▶ **Page**:
---+---

If I told you, I'd have to kill you and I like you, so I can't tell you. LOL. I worked in Information Technology for about 20 years and have always been moderately into tweaking with computers and electronics. I used to solder my own boards together back in the day for little projects. Today with the advent of China (kidding) and Amazon, you can buy things cheaply which can do a lot of things. I had never worked with cycle timers, so I thought this would be a fun project to learn. However, as a little kid, I was the one who was like 6 years old with a toolbox. I was fixing the kid's bikes who were about twice my age at times. I reroofed my mom's house (removal, dry rot repair, fascia boards and sheathing) when I was 18 years old and working full time. I've build entire garage structures, to doing wiring, refrigeration, BBQ, welding/fabrication, rebuilding cars and then have my nerd day job where I pound away on the keyboard. I've always been very mechanically included and my skillset leans towards being a problem-solver/troubleshooter. When people would toss away their broken VCR back in the late 80's or early 90's, I was the kid who'd take it and fix it. When I'd buy broken things from the auction, I'd normally always make them work again. Where some people are phenomenal at math for example, I'm not. However, when it comes to working through a problem, not being afraid to experiment and wanting to share knowledge, that's me. Heck, I don't even have a degree. So there, that's a bit more about me than I'd normally share, but it's motivating to me when people take interest in things that I do. Being largely self taught, raised by a single mother with no siblings, that independence likely contributed to my can-do attitude. I didn't have many others around to help me out. Then when I started making good money in IT, I used it to buy my house and then buy way too many toys/tools/geek stuff, so I normally only need to walk to a room or the garage to get what I need. If I don't have it, I'll usually just buy it. LOL.

---+---

▶ **Written problem 1**: Which rows contain the string "pixels"? Copy each of those rows in full.
▶ **Written problem 2**: Continue the personal account above about tinkering, fixing things, and working in IT, starting after its last sentence.

---+---

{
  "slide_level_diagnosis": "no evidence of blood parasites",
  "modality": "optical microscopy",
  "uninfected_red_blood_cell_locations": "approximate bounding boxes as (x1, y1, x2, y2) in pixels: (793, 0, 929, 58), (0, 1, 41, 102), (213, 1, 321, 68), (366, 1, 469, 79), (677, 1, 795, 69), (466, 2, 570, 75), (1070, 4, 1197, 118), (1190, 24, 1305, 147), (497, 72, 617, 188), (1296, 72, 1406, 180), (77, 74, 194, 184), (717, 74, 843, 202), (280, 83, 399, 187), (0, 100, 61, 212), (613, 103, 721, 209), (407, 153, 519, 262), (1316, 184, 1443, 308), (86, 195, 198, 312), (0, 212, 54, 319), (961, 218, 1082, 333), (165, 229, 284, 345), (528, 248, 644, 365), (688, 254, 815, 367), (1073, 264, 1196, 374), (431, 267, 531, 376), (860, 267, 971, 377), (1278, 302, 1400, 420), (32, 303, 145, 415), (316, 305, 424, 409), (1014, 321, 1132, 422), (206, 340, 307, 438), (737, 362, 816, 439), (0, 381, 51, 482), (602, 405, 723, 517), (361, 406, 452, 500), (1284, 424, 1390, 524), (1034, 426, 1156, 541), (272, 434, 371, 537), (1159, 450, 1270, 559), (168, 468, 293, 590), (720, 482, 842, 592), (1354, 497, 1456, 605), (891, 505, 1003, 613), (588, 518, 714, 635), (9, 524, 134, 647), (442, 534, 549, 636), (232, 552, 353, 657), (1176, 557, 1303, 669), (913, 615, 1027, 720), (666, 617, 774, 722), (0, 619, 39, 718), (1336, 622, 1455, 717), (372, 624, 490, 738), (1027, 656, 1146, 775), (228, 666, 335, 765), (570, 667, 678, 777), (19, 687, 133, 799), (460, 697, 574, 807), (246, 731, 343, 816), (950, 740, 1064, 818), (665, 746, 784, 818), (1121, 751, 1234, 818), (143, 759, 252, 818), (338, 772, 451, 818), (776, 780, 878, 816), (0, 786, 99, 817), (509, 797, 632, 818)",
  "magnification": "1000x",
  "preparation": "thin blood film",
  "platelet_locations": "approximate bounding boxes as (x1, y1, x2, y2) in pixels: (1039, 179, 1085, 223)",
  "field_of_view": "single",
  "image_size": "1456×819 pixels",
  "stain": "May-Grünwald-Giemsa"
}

---+---

▶ **Task result 1**:
  "uninfected_red_blood_cell_locations": "approximate bounding boxes as (x1, y1, x2, y2) in pixels: (793, 0, 929, 58), (0, 1, 41, 102), (213, 1, 321, 68), (366, 1, 469, 79), (677, 1, 795, 69), (466, 2, 570, 75), (1070, 4, 1197, 118), (1190, 24, 1305, 147), (497, 72, 617, 188), (1296, 72, 1406, 180), (77, 74, 194, 184), (717, 74, 843, 202), (280, 83, 399, 187), (0, 100, 61, 212), (613, 103, 721, 209), (407, 153, 519, 262), (1316, 184, 1443, 308), (86, 195, 198, 312), (0, 212, 54, 319), (961, 218, 1082, 333), (165, 229, 284, 345), (528, 248, 644, 365), (688, 254, 815, 367), (1073, 264, 1196, 374), (431, 267, 531, 376), (860, 267, 971, 377), (1278, 302, 1400, 420), (32, 303, 145, 415), (316, 305, 424, 409), (1014, 321, 1132, 422), (206, 340, 307, 438), (737, 362, 816, 439), (0, 381, 51, 482), (602, 405, 723, 517), (361, 406, 452, 500), (1284, 424, 1390, 524), (1034, 426, 1156, 541), (272, 434, 371, 537), (1159, 450, 1270, 559), (168, 468, 293, 590), (720, 482, 842, 592), (1354, 497, 1456, 605), (891, 505, 1003, 613), (588, 518, 714, 635), (9, 524, 134, 647), (442, 534, 549, 636), (232, 552, 353, 657), (1176, 557, 1303, 669), (913, 615, 1027, 720), (666, 617, 774, 722), (0, 619, 39, 718), (1336, 622, 1455, 717), (372, 624, 490, 738), (1027, 656, 1146, 775), (228, 666, 335, 765), (570, 667, 678, 777), (19, 687, 133, 799), (460, 697, 574, 807), (246, 731, 343, 816), (950, 740, 1064, 818), (665, 746, 784, 818), (1121, 751, 1234, 818), (143, 759, 252, 818), (338, 772, 451, 818), (776, 780, 878, 816), (0, 786, 99, 817), (509, 797, 632, 818)",
  "platelet_locations": "approximate bounding boxes as (x1, y1, x2, y2) in pixels: (1039, 179, 1085, 223)",
  "image_size": "1456×819 pixels",

▶ **Task result 2**:
If you want a fun fact that I feel silly mentioning, but I'm sure some of you recall a TV show called American Chopper. When that show debuted in the early 2000's, I was fascinated by fabrication. I had never welding a thing. I ended up spending about $25k on equipment and later on actually leased a commercial space to put all of my equipment in. All because of that show. I loved the concept is creating something from basically nothing or raw materials. That led to me building my own CNC plasma table in 2010, which gave me a lot more capability in my home shop:
During the build, I attracted the attention of a representative of Hypertherm (they build plasma cutting equipment) and they actually CNC cut some parts, like for the caster plate you see in the picture above and send them to me at no cost. Fabrication is one of my favorite things to do, but the plasma table was a lot of fun because I combined welding with electronics.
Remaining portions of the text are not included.